Though Teotihuacan at its height was roughly contemporary with the early stages of the Mayan cities located to the south in the jungles of southern Mexico and Guatemala, archaeologists long have noted very distinct differences between the cultures and only minor evidence of interaction.

During an earlier stage of the excavation in 2002, Sugiyama and Cabrera found a burial (connected to the construction of the pyramid’s sixth layer) that reveals a Mayan link with the city’s aristocracy. The burial included three ceremonially positioned bodies adorned with jade artifacts of Mayan design.

The discovery is connected to construction of the pyramid’s earlier fifth layer. It has similarities to the second burial found by Sugiyama’s team – also connected to that layer, and containing four bound men (two of whom isotopic evidence indicates were Teotihuacanos; the other two were foreigners) and some similar symbolic animal remains.

The burial has some startling new features – particularly an “offering” at the center containing a mosaic human figure, with some features unique in Mesoamerican art and enigmatic in its cultural connections. The central offering contains various shell pendants, obsidian blades, projectile points, a fragmented slate object and “many remains of organic materials,” Sugiyama says.

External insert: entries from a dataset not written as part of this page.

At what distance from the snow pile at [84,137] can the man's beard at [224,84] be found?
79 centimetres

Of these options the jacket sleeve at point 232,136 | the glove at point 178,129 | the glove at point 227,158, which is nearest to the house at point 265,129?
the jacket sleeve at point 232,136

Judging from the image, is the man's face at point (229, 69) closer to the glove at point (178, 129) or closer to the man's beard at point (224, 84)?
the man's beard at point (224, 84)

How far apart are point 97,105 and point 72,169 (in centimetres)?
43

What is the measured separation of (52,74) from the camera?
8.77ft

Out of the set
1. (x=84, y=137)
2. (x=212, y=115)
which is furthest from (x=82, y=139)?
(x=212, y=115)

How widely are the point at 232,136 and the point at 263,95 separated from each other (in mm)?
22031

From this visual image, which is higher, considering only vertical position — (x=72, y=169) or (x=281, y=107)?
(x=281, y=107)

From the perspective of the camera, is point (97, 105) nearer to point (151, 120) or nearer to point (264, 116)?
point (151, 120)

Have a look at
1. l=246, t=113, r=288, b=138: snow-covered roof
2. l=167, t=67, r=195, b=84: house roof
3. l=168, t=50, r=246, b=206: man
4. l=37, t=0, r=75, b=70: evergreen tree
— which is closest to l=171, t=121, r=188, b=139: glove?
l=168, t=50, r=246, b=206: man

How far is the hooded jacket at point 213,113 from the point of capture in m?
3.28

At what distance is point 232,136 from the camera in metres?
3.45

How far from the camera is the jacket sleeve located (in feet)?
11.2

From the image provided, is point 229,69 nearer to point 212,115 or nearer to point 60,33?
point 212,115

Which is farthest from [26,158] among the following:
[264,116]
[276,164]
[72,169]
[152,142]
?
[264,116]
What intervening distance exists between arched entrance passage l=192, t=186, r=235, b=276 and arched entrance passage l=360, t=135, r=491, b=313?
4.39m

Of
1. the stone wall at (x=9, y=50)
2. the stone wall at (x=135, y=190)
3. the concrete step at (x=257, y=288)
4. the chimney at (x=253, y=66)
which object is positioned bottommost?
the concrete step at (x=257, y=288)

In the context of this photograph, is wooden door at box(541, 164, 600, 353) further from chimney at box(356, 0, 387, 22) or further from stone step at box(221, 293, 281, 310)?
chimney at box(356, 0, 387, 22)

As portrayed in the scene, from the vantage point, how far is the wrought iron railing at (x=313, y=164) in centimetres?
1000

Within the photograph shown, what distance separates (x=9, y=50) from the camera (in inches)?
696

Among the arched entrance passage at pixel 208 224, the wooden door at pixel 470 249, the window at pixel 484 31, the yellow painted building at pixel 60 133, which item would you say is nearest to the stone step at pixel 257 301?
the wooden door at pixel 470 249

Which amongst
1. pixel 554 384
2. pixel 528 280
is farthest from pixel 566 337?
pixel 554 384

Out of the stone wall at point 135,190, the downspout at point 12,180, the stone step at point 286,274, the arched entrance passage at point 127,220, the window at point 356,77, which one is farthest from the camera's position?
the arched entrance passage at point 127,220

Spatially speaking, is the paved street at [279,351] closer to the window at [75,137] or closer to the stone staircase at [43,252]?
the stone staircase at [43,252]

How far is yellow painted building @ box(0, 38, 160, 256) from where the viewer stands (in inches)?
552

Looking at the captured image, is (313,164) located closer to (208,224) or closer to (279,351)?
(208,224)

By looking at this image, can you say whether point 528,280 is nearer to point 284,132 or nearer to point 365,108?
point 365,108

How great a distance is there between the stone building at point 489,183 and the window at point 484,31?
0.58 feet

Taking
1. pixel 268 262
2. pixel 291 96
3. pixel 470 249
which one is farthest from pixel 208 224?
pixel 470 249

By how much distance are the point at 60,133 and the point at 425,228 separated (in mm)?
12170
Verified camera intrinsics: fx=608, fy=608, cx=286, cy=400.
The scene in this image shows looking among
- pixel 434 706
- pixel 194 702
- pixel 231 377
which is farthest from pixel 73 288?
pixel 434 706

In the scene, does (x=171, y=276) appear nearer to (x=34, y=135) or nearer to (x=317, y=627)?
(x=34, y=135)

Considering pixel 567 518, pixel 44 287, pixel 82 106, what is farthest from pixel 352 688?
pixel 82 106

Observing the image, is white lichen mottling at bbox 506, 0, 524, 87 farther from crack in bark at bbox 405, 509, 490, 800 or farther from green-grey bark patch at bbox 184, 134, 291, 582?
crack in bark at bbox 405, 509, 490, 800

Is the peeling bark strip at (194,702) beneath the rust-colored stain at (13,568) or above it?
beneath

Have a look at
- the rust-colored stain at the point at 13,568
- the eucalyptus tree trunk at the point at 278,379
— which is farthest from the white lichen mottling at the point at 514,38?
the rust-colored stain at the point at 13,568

“The mosaic figure was found on top of 18 large obsidian knives, carefully set in a radial pattern,” he says. “Nine of these had a curving form, while the nine others had the form of the feathered serpent, a symbol of maximum political authority. Evidently this offering in some way formed the central symbolic meaning of the grave complex.”

The burial contained obsidian human figures, knives, projectile points, shell pendants and beads, ceramics, plaques and a large disk.

Sugiyama says the recent digging is approaching the completion of the seven-year excavation of the Pyramid of the Moon, though the analysis of the finds is ongoing.

“We will now be able to dedicate our efforts more intensively in the material studies, analyses of different kinds, and in interpretation,” he says. “We expect to publish the project results quickly.”